The exercise: How many lines in the rows below contain the string "image", counting matches only when the case is the same? Reply with the number alone.

Given information:
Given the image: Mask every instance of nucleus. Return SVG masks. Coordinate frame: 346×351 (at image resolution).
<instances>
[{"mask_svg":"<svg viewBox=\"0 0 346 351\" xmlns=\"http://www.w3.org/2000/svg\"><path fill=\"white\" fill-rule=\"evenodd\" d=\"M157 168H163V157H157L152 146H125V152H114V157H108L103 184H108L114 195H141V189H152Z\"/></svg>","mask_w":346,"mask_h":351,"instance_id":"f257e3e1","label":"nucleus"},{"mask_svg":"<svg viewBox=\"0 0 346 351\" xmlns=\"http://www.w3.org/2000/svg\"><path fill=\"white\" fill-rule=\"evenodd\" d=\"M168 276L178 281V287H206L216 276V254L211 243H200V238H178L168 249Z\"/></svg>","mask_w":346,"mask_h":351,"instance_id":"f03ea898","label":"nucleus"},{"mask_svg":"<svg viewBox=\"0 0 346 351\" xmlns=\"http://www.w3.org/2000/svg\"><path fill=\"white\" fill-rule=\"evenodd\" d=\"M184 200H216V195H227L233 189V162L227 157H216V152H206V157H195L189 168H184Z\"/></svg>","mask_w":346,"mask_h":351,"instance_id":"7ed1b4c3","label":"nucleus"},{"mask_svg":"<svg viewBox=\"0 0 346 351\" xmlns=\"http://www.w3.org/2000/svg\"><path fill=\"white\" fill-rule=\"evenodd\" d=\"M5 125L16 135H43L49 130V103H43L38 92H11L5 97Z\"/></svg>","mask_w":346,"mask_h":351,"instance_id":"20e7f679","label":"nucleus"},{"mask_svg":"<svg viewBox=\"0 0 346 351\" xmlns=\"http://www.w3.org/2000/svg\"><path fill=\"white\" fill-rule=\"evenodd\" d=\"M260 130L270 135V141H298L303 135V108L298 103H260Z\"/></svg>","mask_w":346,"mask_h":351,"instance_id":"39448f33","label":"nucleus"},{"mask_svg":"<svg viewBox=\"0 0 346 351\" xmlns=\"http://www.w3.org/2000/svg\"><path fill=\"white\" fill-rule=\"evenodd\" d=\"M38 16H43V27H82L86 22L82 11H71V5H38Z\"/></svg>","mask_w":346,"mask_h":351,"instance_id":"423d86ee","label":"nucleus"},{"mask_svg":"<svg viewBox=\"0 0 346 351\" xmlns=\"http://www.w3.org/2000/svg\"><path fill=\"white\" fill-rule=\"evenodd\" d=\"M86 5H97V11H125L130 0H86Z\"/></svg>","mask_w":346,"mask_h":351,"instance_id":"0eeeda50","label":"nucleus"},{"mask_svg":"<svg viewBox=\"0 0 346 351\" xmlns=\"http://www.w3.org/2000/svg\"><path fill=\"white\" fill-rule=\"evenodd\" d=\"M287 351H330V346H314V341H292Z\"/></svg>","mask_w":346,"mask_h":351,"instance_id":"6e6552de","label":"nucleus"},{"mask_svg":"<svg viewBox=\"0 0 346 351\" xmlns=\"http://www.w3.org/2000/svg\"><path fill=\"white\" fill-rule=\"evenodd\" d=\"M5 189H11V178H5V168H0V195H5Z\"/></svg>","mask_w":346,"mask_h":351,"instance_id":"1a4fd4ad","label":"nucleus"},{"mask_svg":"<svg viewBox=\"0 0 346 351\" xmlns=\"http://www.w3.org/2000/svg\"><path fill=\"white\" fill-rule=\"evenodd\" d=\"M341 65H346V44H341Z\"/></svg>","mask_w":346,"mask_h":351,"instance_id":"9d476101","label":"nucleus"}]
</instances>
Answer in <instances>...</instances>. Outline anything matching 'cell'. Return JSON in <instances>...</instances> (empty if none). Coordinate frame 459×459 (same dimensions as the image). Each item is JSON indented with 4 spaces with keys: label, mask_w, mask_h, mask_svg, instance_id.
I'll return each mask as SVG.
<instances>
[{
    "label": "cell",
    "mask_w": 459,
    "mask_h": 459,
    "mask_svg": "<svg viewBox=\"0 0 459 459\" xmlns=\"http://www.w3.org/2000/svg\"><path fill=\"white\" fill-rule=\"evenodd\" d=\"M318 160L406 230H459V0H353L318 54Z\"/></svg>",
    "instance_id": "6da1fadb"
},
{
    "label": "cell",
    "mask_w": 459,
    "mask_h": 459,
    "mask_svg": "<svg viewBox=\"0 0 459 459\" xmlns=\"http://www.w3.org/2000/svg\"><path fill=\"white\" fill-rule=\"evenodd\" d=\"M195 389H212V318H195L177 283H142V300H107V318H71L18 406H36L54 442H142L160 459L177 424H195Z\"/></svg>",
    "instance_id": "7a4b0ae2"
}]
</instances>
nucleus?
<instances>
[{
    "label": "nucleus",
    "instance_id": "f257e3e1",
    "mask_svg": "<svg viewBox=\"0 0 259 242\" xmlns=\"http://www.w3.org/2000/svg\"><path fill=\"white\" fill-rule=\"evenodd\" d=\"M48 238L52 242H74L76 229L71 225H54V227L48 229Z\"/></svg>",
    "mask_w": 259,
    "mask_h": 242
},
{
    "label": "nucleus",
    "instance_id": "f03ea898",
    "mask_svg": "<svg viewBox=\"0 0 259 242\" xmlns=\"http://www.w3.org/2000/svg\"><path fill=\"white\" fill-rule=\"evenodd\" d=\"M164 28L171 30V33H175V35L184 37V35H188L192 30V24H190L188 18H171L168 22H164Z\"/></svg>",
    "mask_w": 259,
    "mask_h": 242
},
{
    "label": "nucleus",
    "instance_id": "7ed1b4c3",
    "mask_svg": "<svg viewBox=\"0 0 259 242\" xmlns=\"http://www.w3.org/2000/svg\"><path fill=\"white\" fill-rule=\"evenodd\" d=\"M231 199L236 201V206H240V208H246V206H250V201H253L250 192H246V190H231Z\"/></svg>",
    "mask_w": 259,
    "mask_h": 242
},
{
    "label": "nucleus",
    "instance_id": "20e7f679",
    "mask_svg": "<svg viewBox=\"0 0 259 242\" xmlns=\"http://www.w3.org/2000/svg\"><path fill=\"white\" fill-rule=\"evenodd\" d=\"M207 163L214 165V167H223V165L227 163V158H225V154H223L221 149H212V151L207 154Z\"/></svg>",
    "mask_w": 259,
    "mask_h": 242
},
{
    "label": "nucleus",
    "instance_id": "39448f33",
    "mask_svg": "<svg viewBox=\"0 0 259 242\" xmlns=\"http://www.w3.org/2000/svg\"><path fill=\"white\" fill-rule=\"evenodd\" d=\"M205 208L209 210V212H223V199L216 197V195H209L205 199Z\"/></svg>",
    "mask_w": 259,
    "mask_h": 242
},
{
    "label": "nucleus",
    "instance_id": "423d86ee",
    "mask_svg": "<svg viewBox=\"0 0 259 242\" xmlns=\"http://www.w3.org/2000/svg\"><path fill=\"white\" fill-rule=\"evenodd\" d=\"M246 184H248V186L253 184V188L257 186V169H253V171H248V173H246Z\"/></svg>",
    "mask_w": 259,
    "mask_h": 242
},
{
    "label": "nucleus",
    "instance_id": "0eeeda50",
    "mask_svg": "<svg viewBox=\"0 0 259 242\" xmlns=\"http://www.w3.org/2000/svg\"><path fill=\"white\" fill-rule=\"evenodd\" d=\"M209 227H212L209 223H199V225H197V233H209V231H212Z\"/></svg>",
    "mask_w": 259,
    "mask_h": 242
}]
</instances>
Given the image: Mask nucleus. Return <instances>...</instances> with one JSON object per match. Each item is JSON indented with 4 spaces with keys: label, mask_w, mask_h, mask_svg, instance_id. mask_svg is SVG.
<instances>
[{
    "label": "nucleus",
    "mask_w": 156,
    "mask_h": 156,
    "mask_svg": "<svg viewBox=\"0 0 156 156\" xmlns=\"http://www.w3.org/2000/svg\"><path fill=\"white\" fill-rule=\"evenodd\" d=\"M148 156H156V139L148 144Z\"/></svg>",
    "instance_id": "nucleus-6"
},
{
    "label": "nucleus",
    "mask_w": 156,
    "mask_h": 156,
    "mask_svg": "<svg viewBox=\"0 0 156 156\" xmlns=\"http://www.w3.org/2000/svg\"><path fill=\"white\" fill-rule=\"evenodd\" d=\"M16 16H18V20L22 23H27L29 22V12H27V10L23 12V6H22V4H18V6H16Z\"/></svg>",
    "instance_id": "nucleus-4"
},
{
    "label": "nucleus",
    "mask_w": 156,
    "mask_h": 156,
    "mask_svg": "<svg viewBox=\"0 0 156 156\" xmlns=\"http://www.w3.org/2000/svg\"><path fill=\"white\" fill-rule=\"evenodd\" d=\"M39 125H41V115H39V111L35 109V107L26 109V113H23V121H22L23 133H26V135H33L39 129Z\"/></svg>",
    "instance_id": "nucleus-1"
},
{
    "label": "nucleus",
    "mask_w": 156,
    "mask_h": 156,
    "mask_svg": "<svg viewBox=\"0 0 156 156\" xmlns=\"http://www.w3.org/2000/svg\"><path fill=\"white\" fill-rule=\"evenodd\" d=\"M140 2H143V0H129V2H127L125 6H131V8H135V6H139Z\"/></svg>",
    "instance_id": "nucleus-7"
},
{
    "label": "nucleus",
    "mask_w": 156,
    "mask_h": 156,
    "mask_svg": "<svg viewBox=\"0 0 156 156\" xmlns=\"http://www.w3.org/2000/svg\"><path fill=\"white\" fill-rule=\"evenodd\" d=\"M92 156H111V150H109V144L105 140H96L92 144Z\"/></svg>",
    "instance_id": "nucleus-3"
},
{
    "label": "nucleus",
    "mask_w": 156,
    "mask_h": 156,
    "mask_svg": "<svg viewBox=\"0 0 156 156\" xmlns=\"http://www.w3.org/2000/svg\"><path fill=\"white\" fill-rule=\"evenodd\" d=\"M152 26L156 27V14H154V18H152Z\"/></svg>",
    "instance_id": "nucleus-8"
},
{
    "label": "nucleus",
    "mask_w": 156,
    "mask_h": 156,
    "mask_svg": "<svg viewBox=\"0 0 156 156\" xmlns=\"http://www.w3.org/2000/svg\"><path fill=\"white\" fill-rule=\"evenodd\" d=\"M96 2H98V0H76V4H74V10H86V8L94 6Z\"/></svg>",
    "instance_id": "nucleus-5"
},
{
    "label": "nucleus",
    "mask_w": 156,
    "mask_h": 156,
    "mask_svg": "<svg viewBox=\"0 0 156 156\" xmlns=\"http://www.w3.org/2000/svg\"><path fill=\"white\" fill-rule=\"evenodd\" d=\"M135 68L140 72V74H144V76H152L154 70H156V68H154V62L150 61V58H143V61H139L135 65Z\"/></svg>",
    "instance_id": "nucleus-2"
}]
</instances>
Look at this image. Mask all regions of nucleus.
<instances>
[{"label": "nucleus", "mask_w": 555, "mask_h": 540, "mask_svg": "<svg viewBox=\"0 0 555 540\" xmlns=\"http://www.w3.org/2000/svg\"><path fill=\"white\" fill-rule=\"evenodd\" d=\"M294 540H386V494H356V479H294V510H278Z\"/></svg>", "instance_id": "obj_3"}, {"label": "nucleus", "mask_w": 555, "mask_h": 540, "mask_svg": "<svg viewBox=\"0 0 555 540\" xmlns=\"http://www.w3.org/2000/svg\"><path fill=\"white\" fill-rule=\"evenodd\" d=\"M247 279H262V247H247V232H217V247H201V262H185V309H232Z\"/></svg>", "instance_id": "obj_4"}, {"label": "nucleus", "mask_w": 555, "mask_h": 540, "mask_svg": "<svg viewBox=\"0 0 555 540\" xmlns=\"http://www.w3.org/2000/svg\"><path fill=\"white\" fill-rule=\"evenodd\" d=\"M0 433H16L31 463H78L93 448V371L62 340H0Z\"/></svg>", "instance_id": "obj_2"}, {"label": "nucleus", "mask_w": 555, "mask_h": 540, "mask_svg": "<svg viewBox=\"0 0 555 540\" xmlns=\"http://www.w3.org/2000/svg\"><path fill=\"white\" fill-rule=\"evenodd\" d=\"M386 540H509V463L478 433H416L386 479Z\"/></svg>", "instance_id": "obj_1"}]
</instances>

Complete response: 4